USDA Extends Citrus Disease Paperwork Rules
Published Date: 7/16/2026
Notice
Summary
The USDA is updating and extending paperwork rules to help stop the spread of citrus canker, citrus greening, and the Asian citrus psyllid bug that spreads disease. This affects citrus growers and businesses moving citrus products between states. They’re asking for public comments by September 14, 2026, and the changes aim to keep citrus healthy without adding extra costs.
Analyzed Economic Effects
3 provisions identified: 1 benefits, 2 costs, 0 mixed.
Large paperwork burden for citrus nurseries
If you run a commercial nursery or citrus operation in a quarantined U.S. State or Territory, you must complete labeling, recordkeeping, and related paperwork under the citrus canker/greening/ACP rules. APHIS estimates 593 respondents, 9,849,138 total annual responses, an average burden of 0.398 hours per response, and 325,201 total burden hours per year.
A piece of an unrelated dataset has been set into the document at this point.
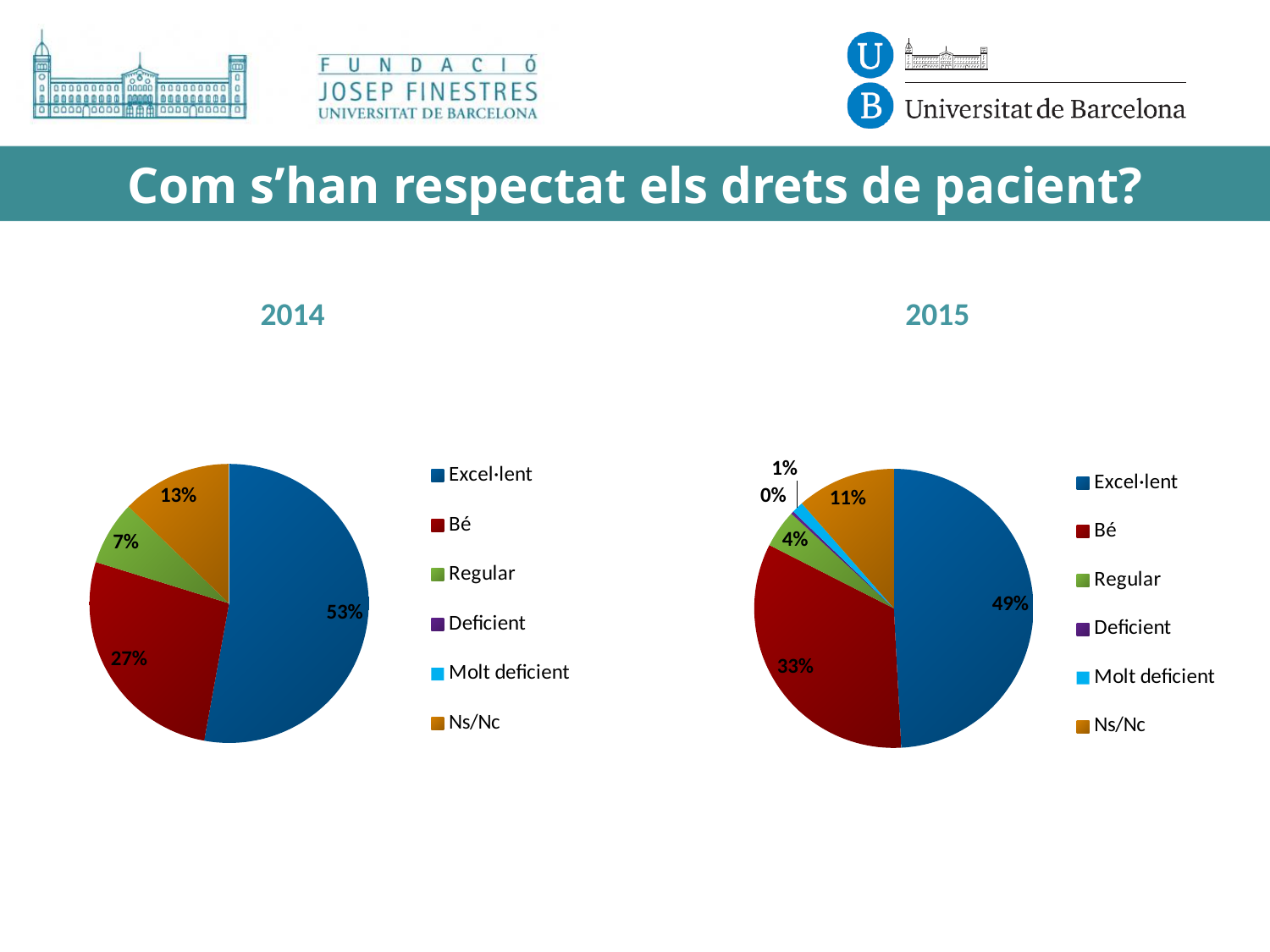
In the 2015 pie chart, which category has the largest slice? Excel·lent In the 2014 pie chart, which labelled category has the smallest slice? Regular In the 2014 pie chart, what share is labelled for Excel·lent? 53% What type of chart is used for the 2015 data? Pie chart In the 2015 pie chart, what share is labelled for Regular? 4% In the 2015 pie chart, what share is labelled for Ns/Nc? 11% In the 2014 pie chart, what share is labelled for Ns/Nc? 13% In the 2015 pie chart, what share is labelled for Excel·lent? 49% Is the Bé share larger in the 2014 chart or the 2015 chart? 2015 In the 2014 pie chart, what share is labelled for Bé? 27% What is the difference between the Excel·lent share in 2014 and in 2015? 4% How many entries does the legend of the 2014 pie chart list? 6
Interstate movement restrictions for citrus
If you grow, ship, or move regulated citrus articles from quarantined areas, APHIS restricts interstate movement under Subpart M (7 CFR 301.75-1 through 301.75-17) and Subpart N (7 CFR 301.76 through 301.76-11) to prevent spread of citrus canker, citrus greening, and the Asian citrus psyllid.
Agency states no added costs intended
USDA/APHIS says the revisions and extension of the information collection are intended to help keep citrus healthy without adding extra costs. This statement is presented as the agency's aim in the notice.